Сам Одинцов всю жизнь чувствовал отчаянное сопротивление среды, сквозь которую стремился прорваться наверх, подобно тому, как ракета преодолевает сопротивление атмосферы и силу земного притяжения. И всю его жизнь беда соперничала с чудом, счастье и несчастье хватали друг друга за руки прямо над его головой.

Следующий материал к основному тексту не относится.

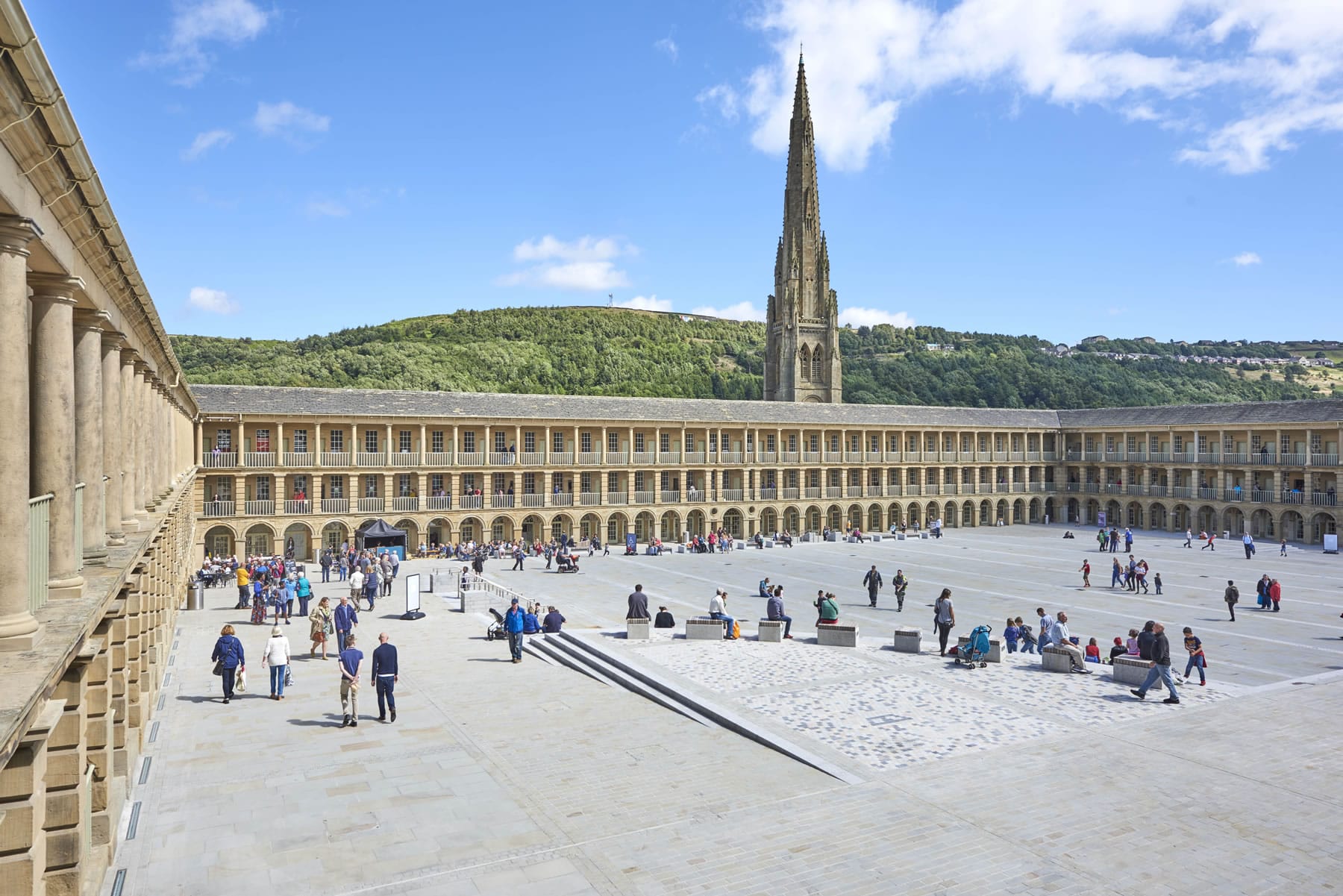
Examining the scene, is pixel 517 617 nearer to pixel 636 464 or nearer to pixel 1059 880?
pixel 1059 880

Что же на сей раз, с тоской думал он. Где оно, чудо, возможно ли вообще, или лимит исчерпан? Что теперь будет? Что ему делать?
* * *
Для начала: он не должен был появиться на свет. Если бы не молоденькая ветеринарша Галка, вместе с его матерью угнанная на работы в Германию и вместе с ней же бежавшая из плена под новый 1945 год, то на проселочной дороге, на восток от Калининграда, тогда Кенигсберга, и сам Одинцов погиб бы, не родившись, и мать бы угробил. Там, прямо в снегу, под низко пролетающими истребителями, в их жутком вое, Галка, до войны успевшая напринимать трудно приходивших в мир задом наперед телят, ягнят и котят, разобралась и с человеческим детенышем, вот только от ее помощи — не слишком ловкой, но действительно бесценной, — Одинцов навсегда остался хромым. Поначалу, и довольно долго, он был безымянным: его, крошечного, недоношенного, мать несла по морозу завернутым в тряпки, в разрезанном голенище от сапога, снятого с валявшегося на обочине убитого немца. Несла, даже не надеясь, что младенец выживет. Какой ему прок в имени? Однако он выжил и получил имя — Павел. Отчество — Елисеевич. Как у матери, Елисеевны. В совпадении столь редких отчеств определенно крылось что-то значительное — не то беда, не то чудо.
Беда, кстати, не заставила себя ждать. Едва мать вернулась в Москву, как сразу, с младенцем на руках, угодила на допрос в органы. О чем ее допрашивали, чем угрожали, в чем заставили признаться, так и осталось тайной. Неприступное, будто стена из красного гранита, молчание поколения, пережившего репрессии. Взрослый Одинцов никакими доводами, никакими хитростями не мог его преодолеть, сколько ни пытался.